(Data listing)
:::::

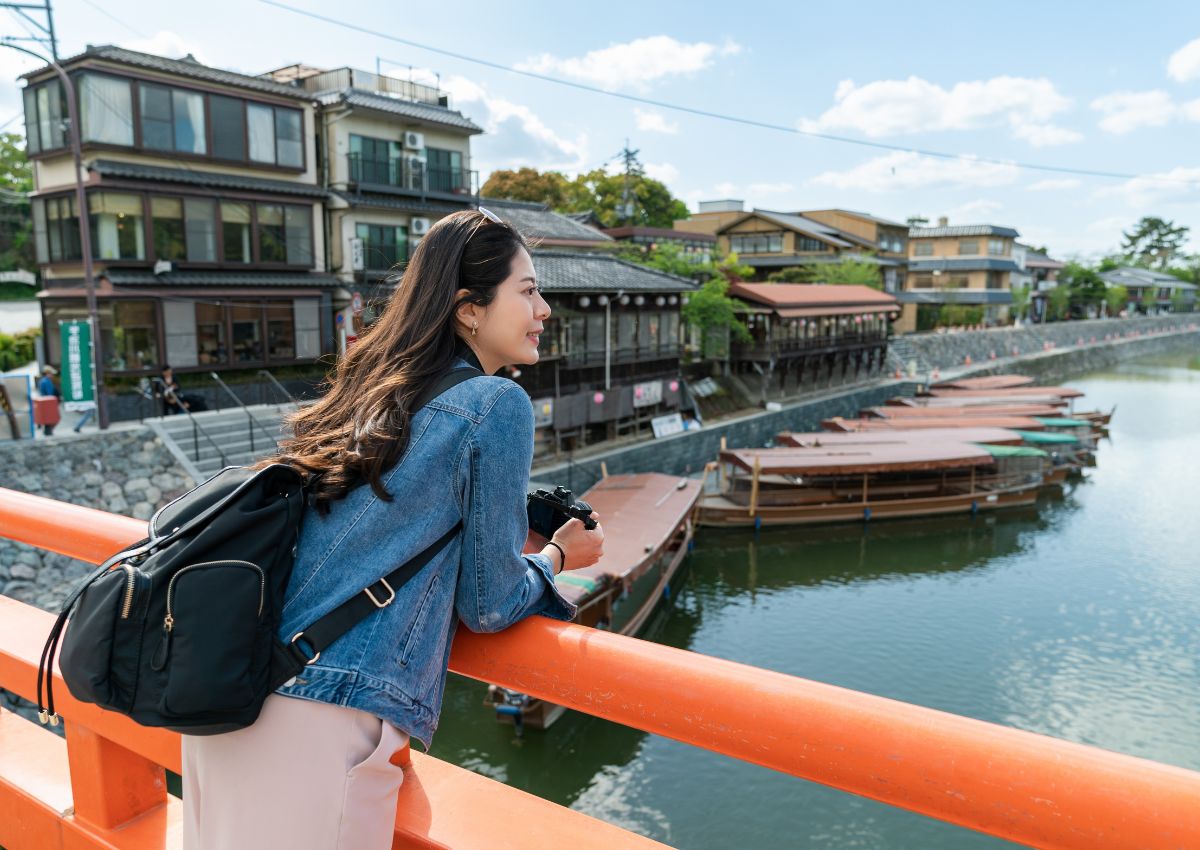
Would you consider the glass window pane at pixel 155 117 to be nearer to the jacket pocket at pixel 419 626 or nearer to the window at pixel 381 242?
the window at pixel 381 242

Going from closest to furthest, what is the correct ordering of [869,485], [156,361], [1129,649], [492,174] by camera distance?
[1129,649]
[156,361]
[869,485]
[492,174]

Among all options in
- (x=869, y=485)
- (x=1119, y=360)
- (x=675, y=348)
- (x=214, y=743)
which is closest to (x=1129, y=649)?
(x=869, y=485)

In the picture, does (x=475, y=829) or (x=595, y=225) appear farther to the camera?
(x=595, y=225)

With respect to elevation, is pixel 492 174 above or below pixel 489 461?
above

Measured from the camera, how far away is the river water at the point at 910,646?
9781 mm

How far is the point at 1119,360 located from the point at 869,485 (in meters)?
52.8

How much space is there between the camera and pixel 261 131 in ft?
62.3

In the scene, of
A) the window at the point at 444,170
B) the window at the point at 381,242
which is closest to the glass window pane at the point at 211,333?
the window at the point at 381,242

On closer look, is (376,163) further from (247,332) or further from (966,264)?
(966,264)

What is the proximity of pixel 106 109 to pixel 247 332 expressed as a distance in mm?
5024

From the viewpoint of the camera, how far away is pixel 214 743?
120cm

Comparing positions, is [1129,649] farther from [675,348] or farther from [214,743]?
[214,743]

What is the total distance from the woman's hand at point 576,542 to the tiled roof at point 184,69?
1868 centimetres

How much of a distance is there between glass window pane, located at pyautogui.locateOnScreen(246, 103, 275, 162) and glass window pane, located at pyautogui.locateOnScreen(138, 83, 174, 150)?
6.05ft
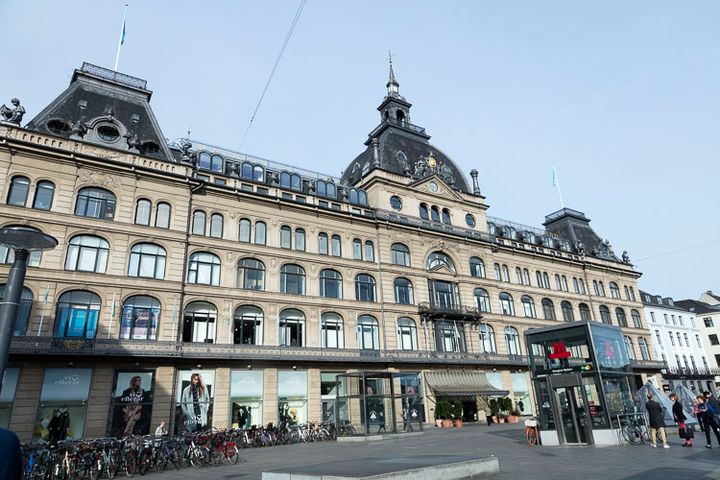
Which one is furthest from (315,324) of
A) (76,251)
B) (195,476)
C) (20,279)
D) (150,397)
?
(20,279)

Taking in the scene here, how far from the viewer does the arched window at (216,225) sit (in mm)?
35219

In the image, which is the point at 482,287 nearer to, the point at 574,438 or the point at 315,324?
the point at 315,324

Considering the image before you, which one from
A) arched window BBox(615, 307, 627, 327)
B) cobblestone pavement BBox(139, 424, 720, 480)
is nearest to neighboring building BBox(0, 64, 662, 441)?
cobblestone pavement BBox(139, 424, 720, 480)

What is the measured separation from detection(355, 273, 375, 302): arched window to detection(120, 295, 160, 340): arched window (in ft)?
51.6

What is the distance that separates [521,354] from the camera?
48.1 metres

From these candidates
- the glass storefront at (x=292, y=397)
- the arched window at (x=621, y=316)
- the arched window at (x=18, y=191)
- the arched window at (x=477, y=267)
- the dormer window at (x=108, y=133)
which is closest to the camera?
the arched window at (x=18, y=191)

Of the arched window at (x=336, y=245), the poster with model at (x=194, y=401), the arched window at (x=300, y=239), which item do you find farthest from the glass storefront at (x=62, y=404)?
the arched window at (x=336, y=245)

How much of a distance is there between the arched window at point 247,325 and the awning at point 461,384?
595 inches

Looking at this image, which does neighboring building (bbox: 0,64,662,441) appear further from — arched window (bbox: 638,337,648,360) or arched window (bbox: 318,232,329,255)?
arched window (bbox: 638,337,648,360)

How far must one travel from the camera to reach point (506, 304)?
50062 mm

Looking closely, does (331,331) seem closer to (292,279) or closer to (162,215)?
(292,279)

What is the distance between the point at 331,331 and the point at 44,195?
21.4 meters

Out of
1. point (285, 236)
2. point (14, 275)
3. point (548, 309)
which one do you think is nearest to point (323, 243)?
point (285, 236)

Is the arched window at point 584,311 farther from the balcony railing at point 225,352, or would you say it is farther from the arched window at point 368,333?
the arched window at point 368,333
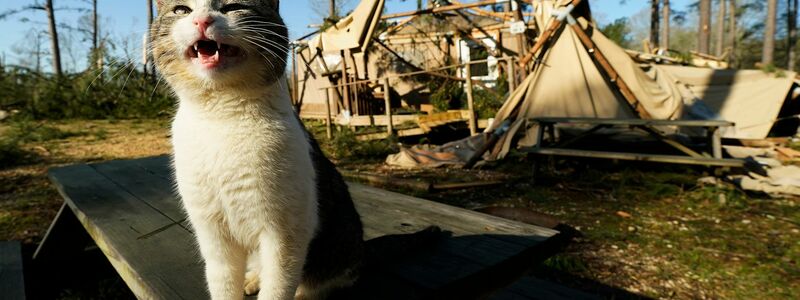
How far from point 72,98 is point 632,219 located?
11.7 metres

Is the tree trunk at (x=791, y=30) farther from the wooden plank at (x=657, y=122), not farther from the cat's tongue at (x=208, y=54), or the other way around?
the cat's tongue at (x=208, y=54)

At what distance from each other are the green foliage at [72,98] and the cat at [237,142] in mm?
6668

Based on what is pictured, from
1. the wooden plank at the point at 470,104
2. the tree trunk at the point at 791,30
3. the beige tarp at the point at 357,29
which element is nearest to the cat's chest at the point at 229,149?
the beige tarp at the point at 357,29

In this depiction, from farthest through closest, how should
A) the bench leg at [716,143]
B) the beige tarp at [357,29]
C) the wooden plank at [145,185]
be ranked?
the beige tarp at [357,29] → the bench leg at [716,143] → the wooden plank at [145,185]

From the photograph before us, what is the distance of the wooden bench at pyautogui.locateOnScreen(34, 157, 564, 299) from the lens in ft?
4.42

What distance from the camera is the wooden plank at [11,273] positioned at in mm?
1919

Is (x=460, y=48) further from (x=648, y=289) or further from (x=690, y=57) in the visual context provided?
(x=648, y=289)

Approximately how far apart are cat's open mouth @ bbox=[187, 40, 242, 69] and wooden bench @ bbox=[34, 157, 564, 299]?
69 centimetres

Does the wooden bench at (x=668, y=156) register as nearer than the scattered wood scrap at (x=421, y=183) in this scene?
Yes

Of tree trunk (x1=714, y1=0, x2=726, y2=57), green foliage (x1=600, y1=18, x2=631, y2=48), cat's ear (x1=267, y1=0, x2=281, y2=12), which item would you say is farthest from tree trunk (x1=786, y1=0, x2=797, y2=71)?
cat's ear (x1=267, y1=0, x2=281, y2=12)

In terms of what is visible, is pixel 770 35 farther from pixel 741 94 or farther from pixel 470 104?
pixel 470 104

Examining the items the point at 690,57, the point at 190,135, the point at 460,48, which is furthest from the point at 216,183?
the point at 690,57

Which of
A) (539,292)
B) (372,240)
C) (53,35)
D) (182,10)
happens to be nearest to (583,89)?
(539,292)

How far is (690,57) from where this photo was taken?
39.6ft
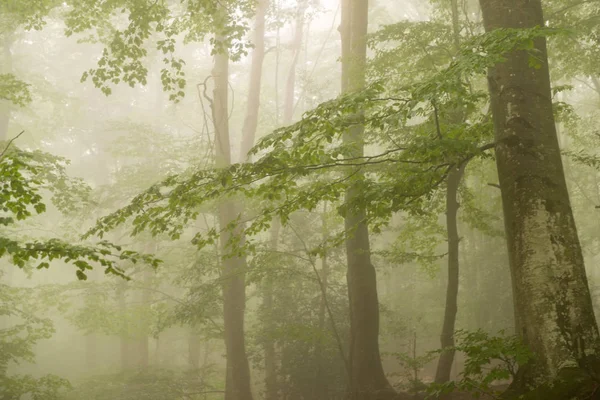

:::::

- [TASK OBJECTIVE] In the data above, replace every occurrence of "glass window pane" with "pane of glass" and leave all other text unchanged. Omit the pictures from the reproduced data.

- [RESPONSE FOR THIS EXERCISE]
Would you consider the pane of glass at pixel 155 117 to be nearer to the jacket pocket at pixel 419 626 or nearer to the window at pixel 381 242?
the window at pixel 381 242

Going from closest to furthest, what is the correct ordering of [869,485], [156,361], [1129,649], [492,174] by camera distance?
[1129,649]
[156,361]
[869,485]
[492,174]

Among all options in
- (x=869, y=485)
- (x=1119, y=360)
- (x=675, y=348)
- (x=214, y=743)
which is closest to (x=1129, y=649)?
(x=869, y=485)

In the picture, does (x=475, y=829) or (x=595, y=225) appear farther to the camera?
(x=595, y=225)

With respect to elevation, is pixel 492 174 above or below pixel 489 461?
above

Measured from the camera, how far away is the river water at the point at 910,646?
9781 mm

How far is the point at 1119,360 located from the point at 869,485 (in meters)?
52.8

How much space is there between the camera and pixel 261 131 in ft?
62.3

In the scene, of
A) the window at the point at 444,170
B) the window at the point at 381,242
which is closest to the pane of glass at the point at 211,333?
the window at the point at 381,242

On closer look, is (376,163) further from (247,332) or further from (966,264)?
(966,264)

What is the proximity of pixel 106 109 to pixel 247 332 expressed as a distance in mm?
5024

From the viewpoint of the camera, how far away is pixel 214 743?
120cm

Comparing positions, is [1129,649] farther from [675,348] or farther from [214,743]?
[214,743]

What is the total distance from the woman's hand at point 576,542 to the tiled roof at point 184,69?
1868 centimetres

How much of a distance is there between pane of glass, located at pyautogui.locateOnScreen(246, 103, 275, 162) and pane of glass, located at pyautogui.locateOnScreen(138, 83, 174, 150)?
6.05ft
Which one is furthest from (315,324) of
A) (76,251)
B) (195,476)
C) (20,279)
D) (150,397)
?
(20,279)

Taking in the scene here, how far from the viewer does the arched window at (216,225) sit (in mm)?
35219

In the image, which is the point at 482,287 nearer to, the point at 574,438 or the point at 315,324?
the point at 315,324

Considering the image before you, which one from
A) arched window BBox(615, 307, 627, 327)
B) cobblestone pavement BBox(139, 424, 720, 480)
is nearest to neighboring building BBox(0, 64, 662, 441)?
cobblestone pavement BBox(139, 424, 720, 480)

What is the measured separation from detection(355, 273, 375, 302): arched window to detection(120, 295, 160, 340): arched window (in ft)?
51.6

What is the distance that separates [521,354] from the camera?
48.1 metres

From these candidates
- the glass storefront at (x=292, y=397)
- the arched window at (x=621, y=316)
- the arched window at (x=18, y=191)
- the arched window at (x=477, y=267)
- the dormer window at (x=108, y=133)
which is closest to the camera?
the arched window at (x=18, y=191)

Of the arched window at (x=336, y=245), the poster with model at (x=194, y=401), the arched window at (x=300, y=239), which item do you find farthest from the glass storefront at (x=62, y=404)?
the arched window at (x=336, y=245)

How much of a distance is there between the arched window at point 247,325 and the awning at point 461,384?
595 inches

Looking at this image, which does neighboring building (bbox: 0,64,662,441) appear further from — arched window (bbox: 638,337,648,360) or arched window (bbox: 318,232,329,255)?
arched window (bbox: 638,337,648,360)

How far must one travel from the camera to reach point (506, 304)?
50062 mm

Looking closely, does (331,331) seem closer to (292,279) or closer to (162,215)?
(292,279)

What is the distance between the point at 331,331 and the point at 44,195?
21.4 meters

Out of
1. point (285, 236)
2. point (14, 275)
3. point (548, 309)
which one do you think is nearest to point (323, 243)?
point (285, 236)

Is the arched window at point 584,311 farther from the balcony railing at point 225,352, or would you say it is farther from the arched window at point 368,333?
the arched window at point 368,333
How far from point 72,98 is point 632,219 located?
11.7 metres

Is the tree trunk at (x=791, y=30) farther from the wooden plank at (x=657, y=122), not farther from the cat's tongue at (x=208, y=54), or the other way around?
the cat's tongue at (x=208, y=54)

At what distance from each other are the green foliage at [72,98] and the cat at [237,142] in mm?
6668

Based on what is pictured, from
1. the wooden plank at the point at 470,104
2. the tree trunk at the point at 791,30
3. the beige tarp at the point at 357,29
which element is nearest to the cat's chest at the point at 229,149?
the beige tarp at the point at 357,29

In this depiction, from farthest through closest, how should
A) the bench leg at [716,143]
B) the beige tarp at [357,29]
C) the wooden plank at [145,185]
be ranked?
the beige tarp at [357,29] → the bench leg at [716,143] → the wooden plank at [145,185]

From the photograph before us, what is the distance of the wooden bench at pyautogui.locateOnScreen(34, 157, 564, 299) from the lens in ft?
4.42

What distance from the camera is the wooden plank at [11,273] positioned at in mm?
1919

Is (x=460, y=48) further from (x=648, y=289) or further from (x=690, y=57) in the visual context provided?
(x=648, y=289)

Approximately how far apart are cat's open mouth @ bbox=[187, 40, 242, 69] and wooden bench @ bbox=[34, 157, 564, 299]?
69 centimetres

Does the wooden bench at (x=668, y=156) register as nearer than the scattered wood scrap at (x=421, y=183) in this scene?
Yes

Of tree trunk (x1=714, y1=0, x2=726, y2=57), green foliage (x1=600, y1=18, x2=631, y2=48), cat's ear (x1=267, y1=0, x2=281, y2=12), which item would you say is farthest from tree trunk (x1=786, y1=0, x2=797, y2=71)?
cat's ear (x1=267, y1=0, x2=281, y2=12)

In terms of what is visible, is pixel 770 35 farther from pixel 741 94 or farther from pixel 470 104?
pixel 470 104

Examining the items the point at 690,57, the point at 190,135, the point at 460,48, which is furthest from the point at 216,183?
the point at 690,57

Which of
A) (539,292)
B) (372,240)
C) (53,35)
D) (182,10)
happens to be nearest to (583,89)?
(539,292)

How far is (690,57) from where this photo was taken?
39.6ft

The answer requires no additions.